Canned salmon is a quick and inexpensive way to get fish on the table. How does it compare to fresh salmon in terms of nutrition? Which is the healthier choice?
People are recognizing the importance of getting more omega-3 fatty acids in their diet from fatty fish such as salmon. On the other hand, not everyone has the time to get a fresh piece of salmon on the dinner table. Fortunately, grocery stores have a plentiful supply of canned salmon that’s ready to eat, but what about the nutritional benefits? Is canned salmon healthy?
Canned Salmon vs. Fresh Salmon: The Advantages of Canned Salmon
Canned salmon is more convenient for most people to prepare. The good news? It even has a nutritional advantage. When canned salmon is processed, the calcium-rich bones are left intact – giving canned salmon an edge when it comes to building stronger bones. A full four ounce serving of canned salmon has almost as much calcium as a glass of milk, and it’s also a better source of vitamin D.
When salmon is prepared for canning, some of the fat is processed out which means it’s lower in calories than its fresh and frozen counterparts. Canned salmon is also usually caught in the wild which means that it’s lower in mercury and other contaminants than farm raised fresh salmon. Fresh salmon is usually more expensive than canned and may be harder to find.

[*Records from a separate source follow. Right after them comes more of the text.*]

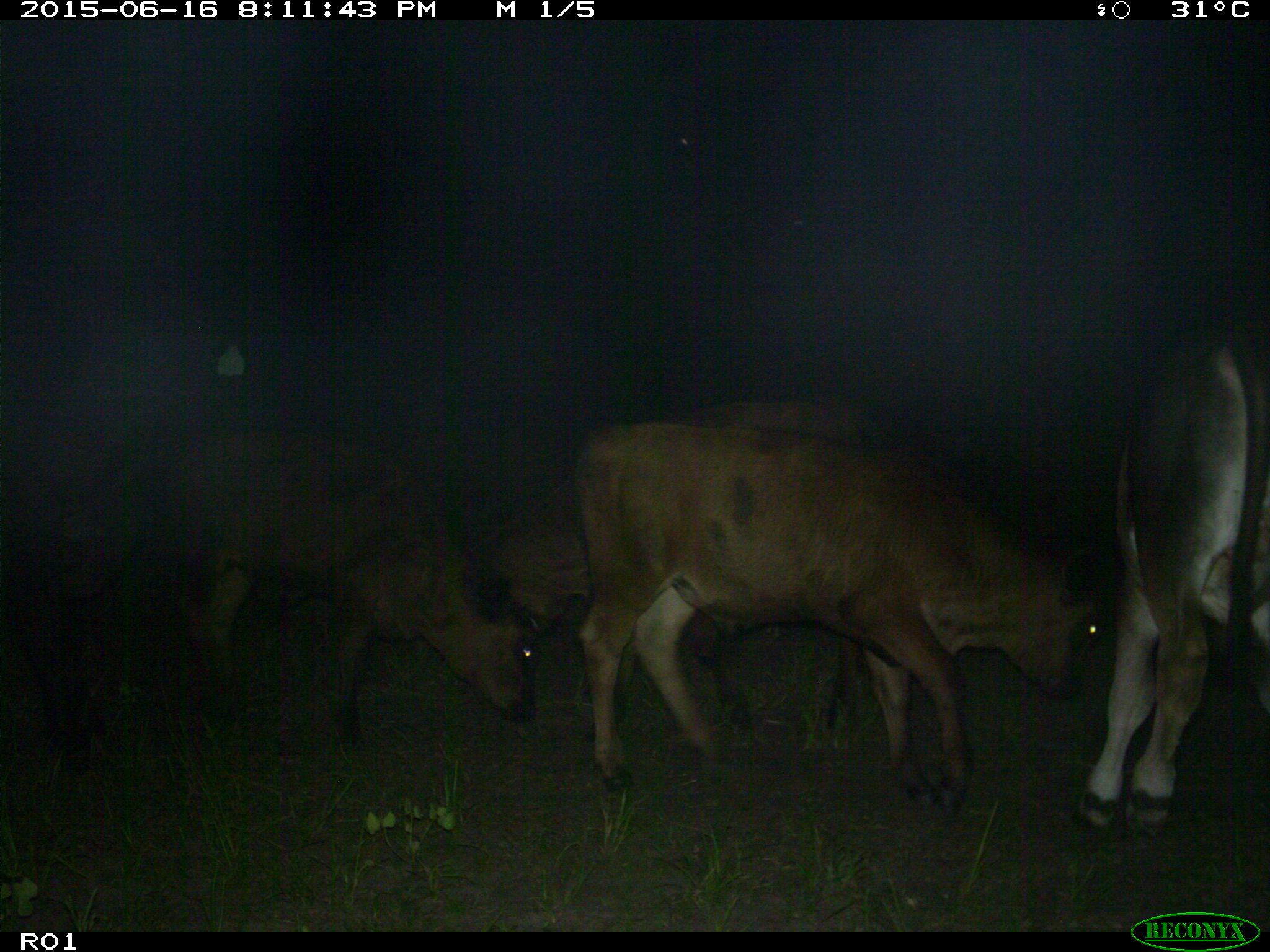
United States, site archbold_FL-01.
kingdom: Animalia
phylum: Chordata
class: Mammalia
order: Artiodactyla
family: Bovidae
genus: Bos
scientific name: Bos taurus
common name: domestic cow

Canned Salmon vs. Fresh Salmon: The Disadvantages of Canned Salmon
Although convenient, canned salmon has a few disadvantages from a health standpoint. Because some of the fat is removed during processing, it only has about half the amount of omega-3’s that fresh and frozen salmon does. If you’re eating salmon for the omega-3’s, you may be selling yourself short using canned salmon. In addition, most cans contain BPA liners and the BPA can leech into the salmon. Canned salmon is also significantly higher in salt – which most people don’t need more of.
The Bottom Line?
Each type of salmon has its advantages and disadvantages, but, overall, fresh or frozen salmon that’s caught in the wild (not farmed) is the healthiest choice. It has twice the omega-3’s of canned salmon and lacks the added sodium. If you can find it, this is the best option. If you’re looking for convenience, canned salmon will work in a pinch, but it’s best to soak to in water to reduce the amounts of BPA from the can that may have contaminated the fish.
Wild salmon is a nutritious choice for lunch dinner – or anytime. However you choose to do it, get more wild salmon in your diet.